One of Kauai’s most popular day-hike destinations is beautiful Hanakapiai Beach. To get there you must walk the first two miles of Kalalau Trail, which begins at Kee Beach. The hike to Hanakapiai takes about 1.5 hours and another 1.5 for the trip back.
What To Do At Hanakapiai Beach
The beach itself is within a small pocket at the mouth of Hanakapiai Valley. It’s a great place for taking pictures and just enjoying the tropical environment, but swimming here can be treacherous (see below). You can also camp here, but only for a single night, then you must either move on further along the Kalalau Trail or hike back to Kee Beach. Camping permits are required.
Some Interesting Sights at Hanakapiai
At one time there was a Kauaian fishing and farming community that lived at Hanakapiai. If you travel from the beach into the valley you can actually see the remnants of their agricultural terraces. There were even thousands of coffee trees in the valley. W. E. H. Deverill planted these during the late 1800s. Some of them can still be seen if you take the 2-mile trail from the beach to Hanakapiai Falls, which I highly recommend you do. Hanakapiai Falls is a little challenging to get to, but is very beautiful.
Play it Safe When Visiting Hanakapiai Beach
Hiking to Hanakapiai Beach is fairly difficult due to its steep and usually very slippery trail. Because of that fact, you may be tempted to take a plunge into the ocean to cool off upon arriving at the beach. But doing this is not recommended – and neither is snorkeling for that matter. There is no reef to protect the Hanakapiai Beach, which means there are almost always very dangerous rip currents. These rip currents can drag even the strongest swimmers out to sea. When that happens, it can be impossible to swim back to shore.

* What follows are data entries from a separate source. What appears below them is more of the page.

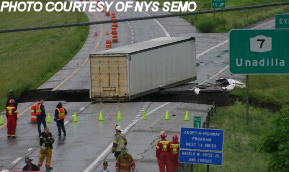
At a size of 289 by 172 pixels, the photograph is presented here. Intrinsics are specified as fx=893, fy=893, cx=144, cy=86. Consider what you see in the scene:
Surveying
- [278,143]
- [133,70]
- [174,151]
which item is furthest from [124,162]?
[133,70]

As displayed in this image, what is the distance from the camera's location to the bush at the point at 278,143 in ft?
71.6

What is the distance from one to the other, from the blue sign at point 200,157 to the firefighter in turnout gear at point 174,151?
4.92m

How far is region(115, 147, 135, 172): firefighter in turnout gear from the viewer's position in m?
23.4

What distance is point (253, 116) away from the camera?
3825cm

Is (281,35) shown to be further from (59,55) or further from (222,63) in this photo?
(59,55)

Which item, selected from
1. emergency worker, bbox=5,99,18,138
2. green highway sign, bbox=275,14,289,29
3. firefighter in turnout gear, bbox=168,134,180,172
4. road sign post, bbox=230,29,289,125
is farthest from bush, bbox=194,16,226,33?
firefighter in turnout gear, bbox=168,134,180,172

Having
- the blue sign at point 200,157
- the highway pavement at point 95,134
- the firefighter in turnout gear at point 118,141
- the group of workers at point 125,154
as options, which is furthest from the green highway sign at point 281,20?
the blue sign at point 200,157

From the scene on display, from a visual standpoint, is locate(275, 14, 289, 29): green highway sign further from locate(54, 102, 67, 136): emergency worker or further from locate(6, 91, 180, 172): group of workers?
locate(6, 91, 180, 172): group of workers

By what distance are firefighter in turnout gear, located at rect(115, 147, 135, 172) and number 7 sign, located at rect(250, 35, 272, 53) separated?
7.12 metres

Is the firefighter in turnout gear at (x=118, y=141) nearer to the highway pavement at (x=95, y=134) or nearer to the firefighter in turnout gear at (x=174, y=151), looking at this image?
the firefighter in turnout gear at (x=174, y=151)

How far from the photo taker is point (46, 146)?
27.5 m

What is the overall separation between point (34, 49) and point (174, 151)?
1767 inches

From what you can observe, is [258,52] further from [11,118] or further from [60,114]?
[11,118]

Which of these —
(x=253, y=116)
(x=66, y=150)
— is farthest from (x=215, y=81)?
(x=66, y=150)
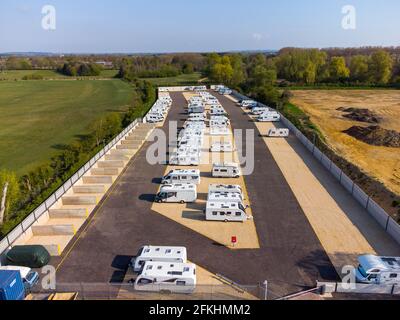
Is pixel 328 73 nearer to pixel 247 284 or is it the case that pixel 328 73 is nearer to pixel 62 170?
pixel 62 170

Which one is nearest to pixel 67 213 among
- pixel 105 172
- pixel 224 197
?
pixel 105 172

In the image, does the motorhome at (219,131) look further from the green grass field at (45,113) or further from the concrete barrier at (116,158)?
the green grass field at (45,113)

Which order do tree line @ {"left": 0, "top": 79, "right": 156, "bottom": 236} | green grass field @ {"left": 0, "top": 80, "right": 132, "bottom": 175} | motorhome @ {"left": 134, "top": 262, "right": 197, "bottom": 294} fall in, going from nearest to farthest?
motorhome @ {"left": 134, "top": 262, "right": 197, "bottom": 294} → tree line @ {"left": 0, "top": 79, "right": 156, "bottom": 236} → green grass field @ {"left": 0, "top": 80, "right": 132, "bottom": 175}

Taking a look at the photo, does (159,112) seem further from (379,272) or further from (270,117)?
(379,272)

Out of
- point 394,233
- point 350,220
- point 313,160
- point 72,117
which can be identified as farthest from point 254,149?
point 72,117

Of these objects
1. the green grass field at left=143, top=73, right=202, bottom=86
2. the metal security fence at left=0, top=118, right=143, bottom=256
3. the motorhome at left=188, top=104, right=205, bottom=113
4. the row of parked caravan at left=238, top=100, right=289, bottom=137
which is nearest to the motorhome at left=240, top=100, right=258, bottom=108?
the row of parked caravan at left=238, top=100, right=289, bottom=137

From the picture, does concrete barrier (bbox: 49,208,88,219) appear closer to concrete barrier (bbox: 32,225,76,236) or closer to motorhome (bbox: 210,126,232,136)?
concrete barrier (bbox: 32,225,76,236)

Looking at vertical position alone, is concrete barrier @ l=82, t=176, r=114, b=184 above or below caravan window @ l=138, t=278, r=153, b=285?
above
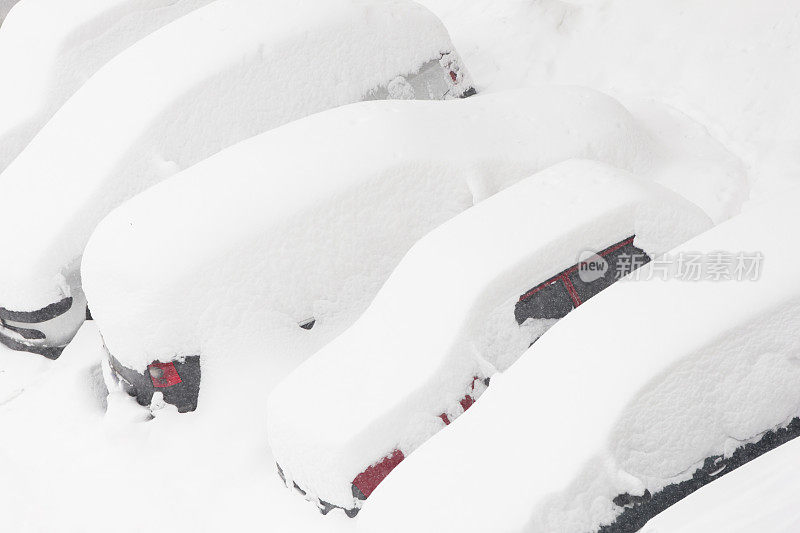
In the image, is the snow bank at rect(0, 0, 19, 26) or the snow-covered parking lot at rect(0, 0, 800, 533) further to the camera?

More people have drowned at this beach than any other beach on Kauai. The victims are almost always visitors from out of state that are ignorant of Hawaii’s surf and powerful currents. There are occasions when experienced locals surf the waves of Hanakapiai, but if you’re not a local expert then just stay out of the water.

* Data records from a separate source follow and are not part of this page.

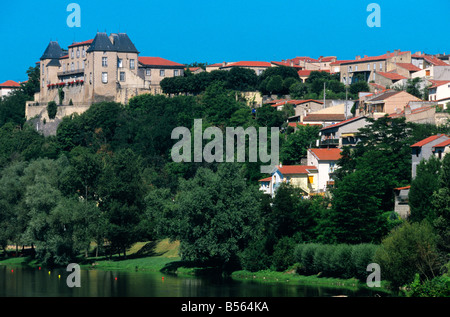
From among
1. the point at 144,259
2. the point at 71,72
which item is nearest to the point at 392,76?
the point at 71,72

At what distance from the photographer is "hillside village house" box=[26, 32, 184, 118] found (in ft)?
364

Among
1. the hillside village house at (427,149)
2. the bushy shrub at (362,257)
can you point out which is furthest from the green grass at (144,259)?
the hillside village house at (427,149)

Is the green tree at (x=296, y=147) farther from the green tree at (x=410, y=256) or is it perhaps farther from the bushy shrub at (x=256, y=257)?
the green tree at (x=410, y=256)

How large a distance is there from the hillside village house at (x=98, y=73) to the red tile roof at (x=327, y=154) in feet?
144

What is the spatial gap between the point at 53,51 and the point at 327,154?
60.7m

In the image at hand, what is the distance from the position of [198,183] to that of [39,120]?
58.5 m

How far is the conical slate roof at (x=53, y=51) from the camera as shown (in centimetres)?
12038

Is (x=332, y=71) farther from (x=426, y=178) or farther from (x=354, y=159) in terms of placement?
(x=426, y=178)

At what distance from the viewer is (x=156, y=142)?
94.6 metres

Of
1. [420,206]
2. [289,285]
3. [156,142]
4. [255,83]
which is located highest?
[255,83]

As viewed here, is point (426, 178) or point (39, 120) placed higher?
point (39, 120)

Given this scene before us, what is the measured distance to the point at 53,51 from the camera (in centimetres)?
12106

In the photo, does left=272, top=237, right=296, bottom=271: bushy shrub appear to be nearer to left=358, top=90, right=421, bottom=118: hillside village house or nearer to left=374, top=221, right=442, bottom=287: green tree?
left=374, top=221, right=442, bottom=287: green tree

Fortunately, Hanakapiai Beach does have some shallow water that’s protected by a sandbar. So if you need a place to cool off after the tough hike, then opt for this spot instead.
The thing to remember is that Hanakapiai Beach is part of an isolated wilderness park. There are no lifeguards or rescue personnel to help you. The only way to contact help is to hike back. Or, if you’re lucky, you might be able to signal a passing helicopter or boat. But by the time help does arrive it may be too late.
Hanakapiai Beach Changes With the Seasons
Hanakapiai Beach can sometimes look very different between the winter and summer months. When the sea is calm, which occurs mostly during the summer, you’ll notice that most of the beach is covered with sand.
In the winter, things change. The entire Na Pali Coast is pounded by high surf, eroding and carrying away much of the sand. What’s left is a beach covered in boulders, frequently assaulted by the pounding shorebreak and turbulent waters.
If you plan to visit Hanakapiai Beach, I definitely recommend going in the summertime. Besides causing turbid water, winter also brings the rainy season in Kuai. That means the trail to Hanakapiai is likely to be very slippery.